How to pass a struct to a kernel?

Accelerated Computing CUDA CUDA Programming and Performance
1

Hello guys, recently I encountered some problems when I tried to pass a struct type to a kernel. The member variables can not be used in the kernel? In fact, this is an example given by the book “CUDA by example”. I will show the codes. Could you please help me to find the bugs?

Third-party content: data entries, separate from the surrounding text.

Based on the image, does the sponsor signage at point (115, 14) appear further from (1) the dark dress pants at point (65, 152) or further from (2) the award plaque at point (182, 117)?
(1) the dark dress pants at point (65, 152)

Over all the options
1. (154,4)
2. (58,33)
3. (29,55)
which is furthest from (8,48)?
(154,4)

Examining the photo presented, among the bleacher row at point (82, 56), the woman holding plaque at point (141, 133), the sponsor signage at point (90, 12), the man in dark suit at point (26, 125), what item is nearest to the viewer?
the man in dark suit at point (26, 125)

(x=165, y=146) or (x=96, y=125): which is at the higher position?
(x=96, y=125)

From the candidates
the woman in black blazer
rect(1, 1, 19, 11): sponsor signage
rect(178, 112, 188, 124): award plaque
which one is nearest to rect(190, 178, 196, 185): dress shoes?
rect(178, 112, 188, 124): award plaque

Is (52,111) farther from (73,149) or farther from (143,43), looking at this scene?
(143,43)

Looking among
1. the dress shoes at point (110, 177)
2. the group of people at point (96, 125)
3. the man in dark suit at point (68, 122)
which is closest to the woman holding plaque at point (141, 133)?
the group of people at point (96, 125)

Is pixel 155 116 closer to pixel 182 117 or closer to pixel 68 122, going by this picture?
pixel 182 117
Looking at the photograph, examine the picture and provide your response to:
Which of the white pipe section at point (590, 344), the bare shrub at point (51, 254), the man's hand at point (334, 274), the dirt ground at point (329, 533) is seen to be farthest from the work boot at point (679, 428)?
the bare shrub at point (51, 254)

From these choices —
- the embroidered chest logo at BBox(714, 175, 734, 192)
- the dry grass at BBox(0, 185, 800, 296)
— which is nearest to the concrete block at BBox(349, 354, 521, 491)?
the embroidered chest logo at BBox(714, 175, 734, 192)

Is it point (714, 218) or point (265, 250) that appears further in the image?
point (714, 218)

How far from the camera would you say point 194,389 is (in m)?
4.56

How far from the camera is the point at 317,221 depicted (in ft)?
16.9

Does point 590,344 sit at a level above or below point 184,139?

Thank you very much.

#include "cuda.h"
#include "cuda_runtime.h"
#include <device_launch_parameters.h>
#include <device_functions.h>

#define imin(a,b) (a<b?a:b)
const int N = 33*1024 * 1024;
const int threadsPerBlock = 256;
const int blocksPerGrid = imin(32, (N + threadsPerBlock - 1) / threadsPerBlock);

struct Lock {
	int *mutex;
	Lock(void) {
		int state = 0;
		cudaMalloc((void**)&mutex, sizeof(int));
		cudaMemcpy(mutex, &state, sizeof(int), cudaMemcpyHostToDevice);
	}
	~Lock(void) {
		cudaFree(mutex);
	}
	__device__ void lock(void) {
		while (atomicCAS(mutex, 0, 1) != 0);
                __threadfence();
	}
	__device__ void unlock(void) {
		atomicExch(mutex, 0);
                __threadfence();
	}
};

__global__ void dot(Lock &lock, float *a, float *b, float *c)
{
	__shared__ float cache[threadsPerBlock];
	int tid = threadIdx.x + blockIdx.x*blockDim.x;
	int cacheIndex = threadIdx.x;

	float temp = 0;
	while (tid<N)
	{
		temp += a[tid] * b[tid];
		tid += blockDim.x*gridDim.x;
	}
	cache[cacheIndex] = temp;

	__syncthreads();

	int i = blockDim.x / 2;
	while (i!=0)
	{
		if (cacheIndex < i)
			cache[cacheIndex] += cache[cacheIndex + i];
		__syncthreads();
		i /= 2;
	}

	if (cacheIndex == 0)
	{
		lock.lock();
		*c += cache[0];
		lock.unlock();
	}

}

#define sum_squares(x) (x*(x+1)*(2*x+1)/6)
void main()
{
	float *a, *b, c = 0;
	float *dev_a, *dev_b, *dev_c;

	a = (float*)malloc(N * sizeof(float));
	b = (float*)malloc(N * sizeof(float));

	cudaMalloc((void**)&dev_a, N* sizeof(float));
	cudaMalloc((void**)&dev_b, N * sizeof(float));
	cudaMalloc((void**)&dev_c, sizeof(float));

	for (int i = 0; i < N; i++)
	{
		a[i] = i;
		b[i] = i * 2;
	}

	cudaMemcpy(dev_a, a, N*sizeof(float),cudaMemcpyHostToDevice);
	cudaMemcpy(dev_b, b, N * sizeof(float), cudaMemcpyHostToDevice);
	cudaMemcpy(dev_c, &c, sizeof(float), cudaMemcpyHostToDevice);
	
	Lock lock;
	dot << <blocksPerGrid, threadsPerBlock>> > (lock, dev_a, dev_b, dev_c);
	cudaMemcpy(&c, dev_c, sizeof(float), cudaMemcpyDeviceToHost);

	printf("Does GPU value %.6g=%.6g?\n",c,2*sum_squares((float(N-1))));

	cudaFree(dev_a);
	cudaFree(dev_b);
	cudaFree(dev_c);

	free(a);
	free(b);
}
2

when posting code here, please post it using code formatting

Select the code, then click the </> button at the top of the edit window.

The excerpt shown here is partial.